GOMA, Democratic Republic of Congo (Reuters) – Militiamen killed at least 12 people in northeastern Democratic Republic of Congo during a raid on a camp for displaced people, a military spokesperson said on Monday, and some civil society groups said the death toll was much higher.
Fighters from the CODECO militia raided the village of Drodro in Ituri province, killing six children, four men and two women as they fled the army response, Jules Ngongo, a spokesperson for Ituri’s military government, told Reuters.
Ngabu Lidja Chrysante, a priest and coordinator for the Catholic charity Caritas in Ituri, said his colleagues on the ground had seen the bodies of 35 people killed in the attack.
Kivu Security Tracker, which maps violence in Congo, said 107 bodies had been found in Drodro and surrounding villages.

- **PROVIDED RECORDS**

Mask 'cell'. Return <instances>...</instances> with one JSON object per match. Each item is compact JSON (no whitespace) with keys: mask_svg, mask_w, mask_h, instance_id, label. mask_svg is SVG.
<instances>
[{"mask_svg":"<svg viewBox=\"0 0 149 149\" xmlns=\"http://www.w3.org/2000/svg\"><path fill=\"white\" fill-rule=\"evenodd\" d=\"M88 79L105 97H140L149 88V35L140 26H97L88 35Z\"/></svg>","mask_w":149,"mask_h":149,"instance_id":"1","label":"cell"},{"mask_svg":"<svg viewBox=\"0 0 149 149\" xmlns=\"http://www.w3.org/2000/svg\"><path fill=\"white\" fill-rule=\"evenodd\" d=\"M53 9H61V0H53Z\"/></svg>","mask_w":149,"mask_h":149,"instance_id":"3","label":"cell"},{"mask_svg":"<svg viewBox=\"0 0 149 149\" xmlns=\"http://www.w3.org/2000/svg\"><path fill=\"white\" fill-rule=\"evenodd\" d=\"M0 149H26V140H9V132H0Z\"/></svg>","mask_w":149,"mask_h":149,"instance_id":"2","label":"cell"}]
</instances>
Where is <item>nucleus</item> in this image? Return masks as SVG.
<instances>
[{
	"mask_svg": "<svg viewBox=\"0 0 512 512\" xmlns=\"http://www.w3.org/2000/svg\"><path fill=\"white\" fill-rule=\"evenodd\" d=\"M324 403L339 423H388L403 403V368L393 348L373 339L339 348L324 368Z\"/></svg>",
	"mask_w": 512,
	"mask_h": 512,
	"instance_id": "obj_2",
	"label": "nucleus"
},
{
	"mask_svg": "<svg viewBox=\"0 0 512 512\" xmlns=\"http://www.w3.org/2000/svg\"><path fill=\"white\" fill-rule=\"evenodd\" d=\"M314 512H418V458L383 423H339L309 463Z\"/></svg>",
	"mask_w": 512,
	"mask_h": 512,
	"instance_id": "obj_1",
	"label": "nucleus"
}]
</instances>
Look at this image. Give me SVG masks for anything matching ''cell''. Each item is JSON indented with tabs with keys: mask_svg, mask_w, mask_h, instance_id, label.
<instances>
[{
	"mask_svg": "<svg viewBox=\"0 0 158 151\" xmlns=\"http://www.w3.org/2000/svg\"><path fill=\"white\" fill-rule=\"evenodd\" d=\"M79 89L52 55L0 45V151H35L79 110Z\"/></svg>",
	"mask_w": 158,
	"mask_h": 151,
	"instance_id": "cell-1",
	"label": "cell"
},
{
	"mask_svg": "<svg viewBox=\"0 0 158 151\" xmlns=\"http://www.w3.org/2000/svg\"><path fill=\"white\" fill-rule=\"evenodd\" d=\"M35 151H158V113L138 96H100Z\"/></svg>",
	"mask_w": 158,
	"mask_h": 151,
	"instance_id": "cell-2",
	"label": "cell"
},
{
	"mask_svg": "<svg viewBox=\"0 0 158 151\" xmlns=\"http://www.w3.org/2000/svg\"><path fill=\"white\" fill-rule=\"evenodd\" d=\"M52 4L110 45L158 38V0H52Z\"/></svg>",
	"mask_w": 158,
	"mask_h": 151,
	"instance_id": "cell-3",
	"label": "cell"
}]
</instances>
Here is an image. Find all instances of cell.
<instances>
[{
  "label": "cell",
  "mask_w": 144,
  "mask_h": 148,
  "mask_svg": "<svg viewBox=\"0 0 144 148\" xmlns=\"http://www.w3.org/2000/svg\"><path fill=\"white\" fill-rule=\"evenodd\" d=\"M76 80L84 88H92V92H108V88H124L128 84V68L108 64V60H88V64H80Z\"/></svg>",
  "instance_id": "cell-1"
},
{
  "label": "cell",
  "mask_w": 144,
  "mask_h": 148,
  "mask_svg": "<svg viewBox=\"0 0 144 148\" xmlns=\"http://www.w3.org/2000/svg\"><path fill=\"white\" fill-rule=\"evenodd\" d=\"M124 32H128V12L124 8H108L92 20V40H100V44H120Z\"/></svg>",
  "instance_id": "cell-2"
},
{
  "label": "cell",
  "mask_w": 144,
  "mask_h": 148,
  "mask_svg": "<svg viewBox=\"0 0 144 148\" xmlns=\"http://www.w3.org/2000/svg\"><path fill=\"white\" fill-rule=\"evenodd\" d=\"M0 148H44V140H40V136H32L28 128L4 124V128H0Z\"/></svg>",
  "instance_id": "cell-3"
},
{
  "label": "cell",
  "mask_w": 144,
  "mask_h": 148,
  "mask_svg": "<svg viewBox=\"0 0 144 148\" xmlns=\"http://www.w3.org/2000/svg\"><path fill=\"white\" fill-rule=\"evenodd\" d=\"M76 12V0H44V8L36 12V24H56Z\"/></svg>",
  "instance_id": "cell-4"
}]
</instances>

- **PROBLEM DESCRIPTION**
Could you repeat the passage from the report on the Drodro raid, starting with "Fighters from the" and going on through "and surrounding villages.", word for word? The rows are not needed for anything here.

- **WRITTEN ANSWER**
Fighters from the CODECO militia raided the village of Drodro in Ituri province, killing six children, four men and two women as they fled the army response, Jules Ngongo, a spokesperson for Ituri’s military government, told Reuters.
Ngabu Lidja Chrysante, a priest and coordinator for the Catholic charity Caritas in Ituri, said his colleagues on the ground had seen the bodies of 35 people killed in the attack.
Kivu Security Tracker, which maps violence in Congo, said 107 bodies had been found in Drodro and surrounding villages.